Todd noted that oilsands deposits have been used in the U.S. in the past, including in the construction of the first roads in Utah, but have never been mined on a commercial scale. The Uinta basin in the northeastern and central southeastern of the state has more than 50 identified oil sands deposits, with an estimated total of 20 to 32 billion barrels of oil in place.

Late on Friday afternoon, the Utah Department of Natural Resources’ Division of Oil, Gas and Mining announced approvals for an amendment to US Oil Sands’ mine, which is currently under construction about 200 miles southeast of Salt Lake City.

The decision, released after a public hearing on the mine, requires U.S. Oil Sands to conduct water monitoring and submit a monitoring plan for the project by Nov. 1, and the company has indicated that it will comply with those regulations.

Officials from the Utah division of oil, gas and mining did not respond to a request for comment on Tuesday.

“We’ve seen a number of ways to improve the original design,” Todd said. He added that the amendment would increase the size of the project area but “greatly reduce the amount of tailings that would need to be deposited.”

For instance, the company will be using a mining method called “concurrent reclamation,” where the sand from the mine is being replaced at close to the same rate as the oilsands ore from the mine pits are being extracted.

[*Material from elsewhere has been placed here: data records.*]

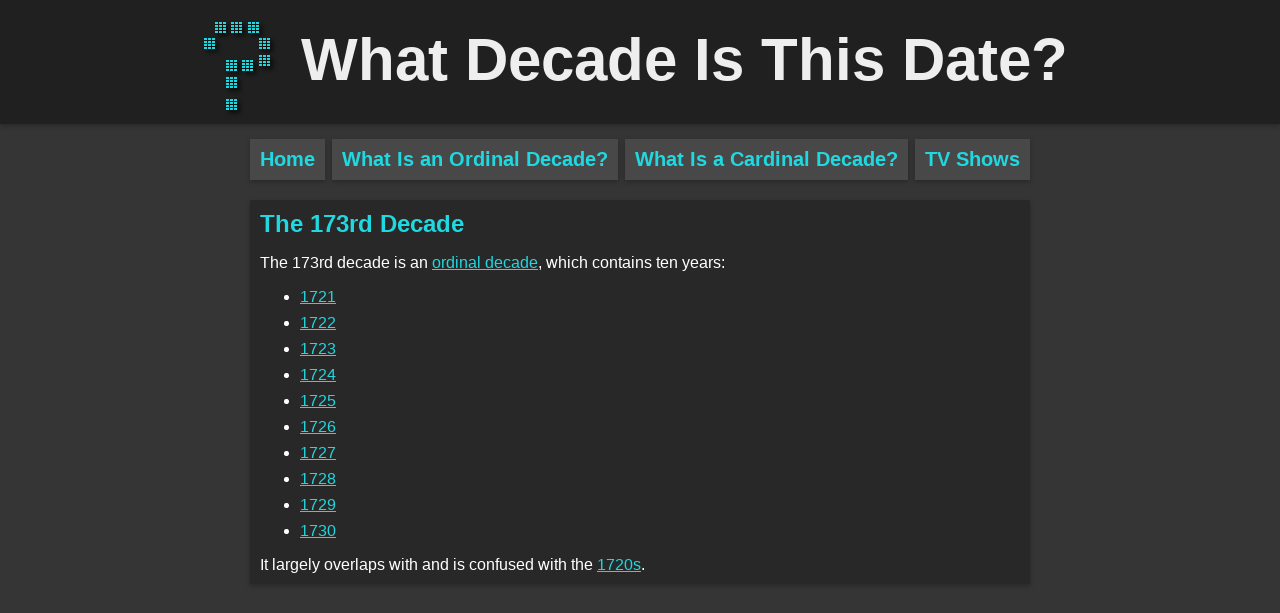

--- FILE ---
content_type: text/html; charset=UTF-8
request_url: https://whatdecadeisthis.date/173rd-decade
body_size: 709
content:
<!doctype html>
<html lang="en">
	<head>
		<script async src="https://pagead2.googlesyndication.com/pagead/js/adsbygoogle.js"></script>
		<script>
			 (adsbygoogle = window.adsbygoogle || []).push({
				  google_ad_client: "ca-pub-5576042369154755",
				  enable_page_level_ads: true
			 });
		</script>
		<link rel="icon" type="image/gif" sizes="16x16" href="/favicon.gif">
		<meta charset="UTF-8">
		
		<meta name="author" content="Matthew Miner">
		
		
		<meta name="theme-color" content="#222222" />
		
		<title>173rd Decade – What Decade Is This Date?</title>
		
		<meta name="viewport" content="width=device-width, initial-scale=1.0">
		<link rel="stylesheet" href="/css/style.css">
		
		
		
	</head>
	<body>
		<header>
	<a href="/">
		<img src="/icon.gif" alt="Logo" width="88" height="88">
		<h1>What Decade Is This Date?</h1>
	</a>
</header>
		<nav>
	<ul>
		<li><a href="/">Home</a></li>
		<li><a href="/ordinal-decade">What Is an Ordinal Decade?</a></li>
		<li><a href="/cardinal-decade">What Is a Cardinal Decade?</a></li>
		<li><a href="/tv/">TV Shows</a></li>
	</ul>
</nav>
		<div class="content-container">
			<aside class="left ad"><div><script async src="https://pagead2.googlesyndication.com/pagead/js/adsbygoogle.js"></script>
<ins class="adsbygoogle"
     style="display:block"
     data-ad-client="ca-pub-5576042369154755"
     data-ad-slot="4094259506"
     data-ad-format="vertical"
     data-full-width-responsive="true"></ins>
<script>
     (adsbygoogle = window.adsbygoogle || []).push({});
</script></div></aside>
			<aside class="right ad"><div><script async src="https://pagead2.googlesyndication.com/pagead/js/adsbygoogle.js"></script>
<ins class="adsbygoogle"
     style="display:block"
     data-ad-client="ca-pub-5576042369154755"
     data-ad-slot="4094259506"
     data-ad-format="vertical"
     data-full-width-responsive="true"></ins>
<script>
     (adsbygoogle = window.adsbygoogle || []).push({});
</script></div></aside>
			<main>
				<section>
	<h2>The 173rd Decade</h2>
	<p>The 173rd decade is an <a href="/ordinal-decade">ordinal decade</a>, which contains ten years:</p>
<ul>
	<li><a href="/1721">1721</a></li><li><a href="/1722">1722</a></li><li><a href="/1723">1723</a></li><li><a href="/1724">1724</a></li><li><a href="/1725">1725</a></li><li><a href="/1726">1726</a></li><li><a href="/1727">1727</a></li><li><a href="/1728">1728</a></li><li><a href="/1729">1729</a></li>
	<li><a href="/1730">1730</a></li>
</ul>
<p>It largely overlaps with and is confused with the <a href="/1720s">1720s</a>.</p>
	
	
</section>
			</main>
		</div>
		<footer>
	<div>Made by <a href="https://matthewminer.name">Matthew Miner</a></div>
	<div><a href="/privacy-policy">Privacy Policy</a></div>
</footer>
	</body>
</html>

--- FILE ---
content_type: text/html; charset=utf-8
request_url: https://www.google.com/recaptcha/api2/aframe
body_size: 265
content:
<!DOCTYPE HTML><html><head><meta http-equiv="content-type" content="text/html; charset=UTF-8"></head><body><script nonce="MLEYC0wa3nQo2teD1u2PtA">/** Anti-fraud and anti-abuse applications only. See google.com/recaptcha */ try{var clients={'sodar':'https://pagead2.googlesyndication.com/pagead/sodar?'};window.addEventListener("message",function(a){try{if(a.source===window.parent){var b=JSON.parse(a.data);var c=clients[b['id']];if(c){var d=document.createElement('img');d.src=c+b['params']+'&rc='+(localStorage.getItem("rc::a")?sessionStorage.getItem("rc::b"):"");window.document.body.appendChild(d);sessionStorage.setItem("rc::e",parseInt(sessionStorage.getItem("rc::e")||0)+1);localStorage.setItem("rc::h",'1768818648913');}}}catch(b){}});window.parent.postMessage("_grecaptcha_ready", "*");}catch(b){}</script></body></html>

The company is also using a solvent derived from citrus in oranges to extract the oil from the oilsands ore, which Todd said, helps eliminate the need for large tailings ponds like those in northern Alberta.

The company’s plans in Utah were fiercely opposed by what Todd called “anti-development activists,” which participated in public hearings in Utah on the project’s impact, but he said he was confident the company could successfully operate an oilsands mine with minimal tailings.

“The Division of Oil Gas and Mining’s requiring U.S. Oil Sands to devise a ground-water monitoring program and comply with air quality regulations before the PR Spring tar sands mine undergoes a four-fold expansion is a victory for public health and conservation advocates,” Rob Dubuc, staff attorney with environmental group Western Resource Advocates said in a statement.

If it’s successful, the company may seek to monetize its technology through licensing agreements with oilsands mine operators around Fort McMurray, he said.

Despite the citrus-assisted extraction method, U.S. Oil Sands’ mine is being built at roughly a third of the capital cost of larger oilsands mines in northern Alberta, where new capacity is added for about $100,000 per barrel.

At a cost of $60 million, the capital cost of the mine in Utah will be roughly $30,000 per barrel of new capacity and will likely operate at a cost under $30 per barrel.

Once U.S. Oil Sands proves that the company’s extraction method can work, Todd said the company could increase the size of the mine by 10,000 bpd and potentially build other oilsands mines on bitumen deposits in the States and around the world.